As instituições têm a missão de velar pela organização e pela coesão social, são membros constituintes da sociedade civilizada que criam regras e normas para o bom convívio.
É aceitável que as instituições sociais não são imutáveis e podem mudar ao longo do tempo, como um processo natural de mudança social, porém, a desestruturação das instituições sociais pode ser vista como resultado de conflitos e tensões na sociedade, ao estabelecerem, ou por deixarem a desejar, na delimitação das regras e normas, que orientam o comportamento humano.

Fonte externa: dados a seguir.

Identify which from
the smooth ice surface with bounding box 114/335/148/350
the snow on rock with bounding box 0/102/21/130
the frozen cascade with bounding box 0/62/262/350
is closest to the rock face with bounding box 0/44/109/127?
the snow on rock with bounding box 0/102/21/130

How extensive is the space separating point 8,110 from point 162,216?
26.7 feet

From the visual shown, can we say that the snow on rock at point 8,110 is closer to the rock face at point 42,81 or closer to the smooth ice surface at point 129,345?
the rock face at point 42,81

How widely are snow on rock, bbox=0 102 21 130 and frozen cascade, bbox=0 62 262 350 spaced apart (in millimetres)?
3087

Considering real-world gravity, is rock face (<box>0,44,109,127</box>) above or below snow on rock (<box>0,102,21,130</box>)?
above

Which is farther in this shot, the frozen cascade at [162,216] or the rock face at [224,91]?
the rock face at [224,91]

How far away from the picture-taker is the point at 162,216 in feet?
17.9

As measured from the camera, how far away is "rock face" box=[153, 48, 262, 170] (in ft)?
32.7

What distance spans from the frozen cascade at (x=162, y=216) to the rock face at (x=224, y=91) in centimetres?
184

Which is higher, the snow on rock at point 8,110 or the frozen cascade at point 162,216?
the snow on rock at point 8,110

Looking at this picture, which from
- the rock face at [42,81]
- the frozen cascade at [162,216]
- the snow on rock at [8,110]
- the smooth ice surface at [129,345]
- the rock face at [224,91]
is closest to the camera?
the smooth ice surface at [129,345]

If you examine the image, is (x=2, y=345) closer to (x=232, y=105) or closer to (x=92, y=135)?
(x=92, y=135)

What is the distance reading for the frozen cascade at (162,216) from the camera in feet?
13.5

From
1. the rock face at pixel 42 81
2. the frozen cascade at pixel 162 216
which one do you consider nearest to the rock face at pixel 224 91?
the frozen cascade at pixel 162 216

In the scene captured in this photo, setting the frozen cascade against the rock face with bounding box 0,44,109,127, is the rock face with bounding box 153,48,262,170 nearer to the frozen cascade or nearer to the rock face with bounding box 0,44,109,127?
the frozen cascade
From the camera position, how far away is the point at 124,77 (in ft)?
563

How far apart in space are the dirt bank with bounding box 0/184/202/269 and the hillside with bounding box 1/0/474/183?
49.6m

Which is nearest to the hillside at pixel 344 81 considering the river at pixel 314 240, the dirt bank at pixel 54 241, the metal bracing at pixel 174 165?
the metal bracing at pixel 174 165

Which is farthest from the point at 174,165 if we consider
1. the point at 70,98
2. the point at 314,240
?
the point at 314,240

As instituições podem ser formais, como governos, judiciário, empresas e organizações não governamentais, ou informais, como a família, grupos de amigos e comunidades em geral. A eficácia destas instituições está diretamente relacionada à confiança que a população deposita nelas. Quando as instituições falham em cumprir suas funções, a sociedade pode sofrer graves consequências, e elas caem no descrédito.
O fortalecimento das instituições é um desafio constante para os países em desenvolvimento, que muitas vezes enfrentam problemas de corrupção, burocracia excessiva e falta de transparência. A participação cidadã é fundamental para fortalecer as instituições democráticas e garantir que elas atendam as necessidades da população.
Ao reconhecer a importância das instituições na sociedade contemporânea, podemos trabalhar juntos para fortalecê-las e garantir um futuro mais justo e próspero para todos.
Neste diapasão, direciono a ribalta para a cultura, no sentido de que, tradicionalmente, essa palavra tem sido compreendida – reduzida ao espetáculo da apresentação “cultural”. A banalização das artes, da literatura, do pensamento, o triunfo do jornalismo sensacionalista e a futilidade da política são sintomas de um mal maior que aflige a sociedade contemporânea.
No passado, a cultura era uma espécie de consciência que nos impedia de virar as costas à realidade, aflorando pensamentos e pensadores. Agora, funciona como mecanismo de distração e entretenimento. A figura dos intelectuais, que influenciaram nos séculos anteriores, desapareceu hoje do debate público.
Ainda há manifestações, sem dúvida, mas predomina uma representação ideológica - em alguns manifestos, ou em polêmicas geradas, impactando minimamente a sociedade, não contribuindo para a formação, consolidando um raso nivelamento da humanidade: quanto pior melhor.
Conscientes dessa situação, muitos optam pelo silêncio, mas como seres inquietos, temos o dever de mudar esse diagnóstico. Nossa cultura está além do palco, ela situa o espetáculo.